Instead of providing a coherent rebuttal, Doug first appeals to non-existent authority:
I think that's a good idea. Get a job in an elementary school classroom. Be the teacher for 1 year. Report back when you know something based on real classroom experience. You don't know what you're talking about, and you have no valid claim to know.Then he goes all post-modern on me and denies the existence of truth (and I suppose beauty as well):
The difficulty here is a reality vs. perception dispute. Truth claims about objective reality can be challenged on the basis of either perceptual error or definitional disagreement. We'll get nowhere trying to resolve such questions. Any further attempts to argue or prove anything should be taken to a judge.Then he displays his lack of understanding of what an argument really is by claiming not to have made an argument when, in fact, he has:
My post was not an argument, so much as an observation about the effects of recommendations for practice that come from outside a local context.Then he proceeds to make another argument, and a not too well thought out one at that:
Flexibility, and responsiveness to student needs is necessary for teachers to teach students. Best practices emerge from practice, they are not imposed as a matter of policy.Huh? Here Doug is using the word "teach" to mean something other than activity that results in students actually learning. This is his "best practice" and he's upset that taxpayers are telling him to stop doing it as a "matter of policy." Then he tries to shoot the test data messenger of his failed "best practice," but his aim is off:
The use of testing data to support an argument, and insistance on empirical proof for everything we know while simultaneously denying the validity of personal knowledge, is absurd.See, Doug's personal knowledge trumps empirical data because Doug's personal knowledge permits him to ignore the fact that he hasn't adequately taught many students in his charge. Doug doesn't understand that the reason why we have standardizrd tests in the first place is to guard against these little disconnects from reality.

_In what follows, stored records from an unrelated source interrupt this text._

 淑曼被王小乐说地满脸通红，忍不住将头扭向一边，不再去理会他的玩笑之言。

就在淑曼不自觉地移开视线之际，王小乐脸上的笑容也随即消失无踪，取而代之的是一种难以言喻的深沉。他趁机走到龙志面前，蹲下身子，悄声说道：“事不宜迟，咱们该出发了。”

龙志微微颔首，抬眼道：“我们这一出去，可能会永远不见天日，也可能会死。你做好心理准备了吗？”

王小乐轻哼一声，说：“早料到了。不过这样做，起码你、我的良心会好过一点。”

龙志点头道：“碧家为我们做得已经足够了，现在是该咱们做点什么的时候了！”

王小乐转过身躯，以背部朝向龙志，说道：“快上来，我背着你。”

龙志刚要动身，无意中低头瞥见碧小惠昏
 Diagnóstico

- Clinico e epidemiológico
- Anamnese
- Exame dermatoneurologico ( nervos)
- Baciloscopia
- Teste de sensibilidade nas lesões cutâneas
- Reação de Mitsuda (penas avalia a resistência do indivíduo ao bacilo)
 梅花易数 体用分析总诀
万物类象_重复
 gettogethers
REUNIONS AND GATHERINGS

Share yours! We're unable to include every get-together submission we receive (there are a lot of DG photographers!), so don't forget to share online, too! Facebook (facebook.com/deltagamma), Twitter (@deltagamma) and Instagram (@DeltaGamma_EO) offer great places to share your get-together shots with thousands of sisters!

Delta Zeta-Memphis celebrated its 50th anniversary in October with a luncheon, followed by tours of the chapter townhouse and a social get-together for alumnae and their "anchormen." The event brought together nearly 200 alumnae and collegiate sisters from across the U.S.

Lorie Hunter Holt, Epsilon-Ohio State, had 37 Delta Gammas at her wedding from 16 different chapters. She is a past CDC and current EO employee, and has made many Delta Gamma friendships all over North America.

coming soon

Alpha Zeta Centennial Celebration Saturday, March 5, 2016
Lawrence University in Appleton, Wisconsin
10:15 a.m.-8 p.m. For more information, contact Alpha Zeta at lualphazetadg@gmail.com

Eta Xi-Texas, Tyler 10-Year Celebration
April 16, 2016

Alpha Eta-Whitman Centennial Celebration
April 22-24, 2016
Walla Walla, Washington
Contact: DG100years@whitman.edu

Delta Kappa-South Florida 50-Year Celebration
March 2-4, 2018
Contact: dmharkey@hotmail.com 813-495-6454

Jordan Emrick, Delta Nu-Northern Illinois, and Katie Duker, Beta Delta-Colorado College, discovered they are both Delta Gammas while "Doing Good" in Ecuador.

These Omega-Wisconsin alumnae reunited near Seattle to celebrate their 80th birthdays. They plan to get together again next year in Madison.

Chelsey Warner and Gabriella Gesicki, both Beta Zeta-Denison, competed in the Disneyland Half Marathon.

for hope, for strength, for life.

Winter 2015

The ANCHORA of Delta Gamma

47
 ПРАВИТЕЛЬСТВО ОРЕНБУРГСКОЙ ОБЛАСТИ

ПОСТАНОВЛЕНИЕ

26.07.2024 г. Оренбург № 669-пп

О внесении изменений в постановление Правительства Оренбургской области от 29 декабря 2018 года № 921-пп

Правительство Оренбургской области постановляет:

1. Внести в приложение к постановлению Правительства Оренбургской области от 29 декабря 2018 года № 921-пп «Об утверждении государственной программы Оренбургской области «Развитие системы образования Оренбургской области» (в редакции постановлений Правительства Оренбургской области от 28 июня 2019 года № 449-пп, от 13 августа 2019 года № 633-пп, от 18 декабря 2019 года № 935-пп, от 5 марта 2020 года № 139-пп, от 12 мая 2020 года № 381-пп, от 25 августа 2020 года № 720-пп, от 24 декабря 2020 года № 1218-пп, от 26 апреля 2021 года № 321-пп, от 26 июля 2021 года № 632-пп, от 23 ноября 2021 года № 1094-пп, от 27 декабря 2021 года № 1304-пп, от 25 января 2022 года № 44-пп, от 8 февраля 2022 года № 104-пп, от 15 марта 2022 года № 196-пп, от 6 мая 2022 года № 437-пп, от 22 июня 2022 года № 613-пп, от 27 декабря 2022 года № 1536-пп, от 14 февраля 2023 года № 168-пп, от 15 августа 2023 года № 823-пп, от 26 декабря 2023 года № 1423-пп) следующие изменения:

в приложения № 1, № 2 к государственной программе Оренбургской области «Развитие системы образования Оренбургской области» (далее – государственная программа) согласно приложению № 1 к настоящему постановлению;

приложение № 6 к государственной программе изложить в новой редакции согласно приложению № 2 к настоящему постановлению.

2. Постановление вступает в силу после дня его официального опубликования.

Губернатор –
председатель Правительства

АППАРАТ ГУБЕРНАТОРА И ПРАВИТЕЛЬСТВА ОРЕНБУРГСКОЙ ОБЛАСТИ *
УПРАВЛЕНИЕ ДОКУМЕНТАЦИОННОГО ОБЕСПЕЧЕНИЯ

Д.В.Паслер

Lastly, Doug attempts to censor me:
If I have the blog settings adjusted correctly, any further comments from you will be moderated for content. I don't want this thread to become a didactic exercise in futility, which it has already tended to be. You've disrespected me and my colleagues - calling us idiotic educators - in a mean spirited, and personally disagreeable manner. I owe you no respect. Your opinion is a blight, an obfuscation, a parade of ignorance. As a conversationalist, you rate with telemarketers, who I dismiss as soon as I hear their voice.
I ain't buying any.
A cowardly reaction if ever there was one especially considering that his Derrida-esque viewpoint effectively precludes him from actually losing the argument. Though I suspect Doug realizes that his silly justifications won't play well in the court of public opinion, at least among those who haven't drunk the constructivist Kool-aid already.
Do you like the way Doug strung together a bunch of of unsupported conclusory statements into the form of an argument (or is it an observation?) demonstrating that he really might not know what an argument is.
It is one thing to think you are right. It is quite another to continue to think you are right in light of the overwhelming empirical evidence that you are not, to the point that you are afraid to even entertain that you are wrong by censoring the opposing view.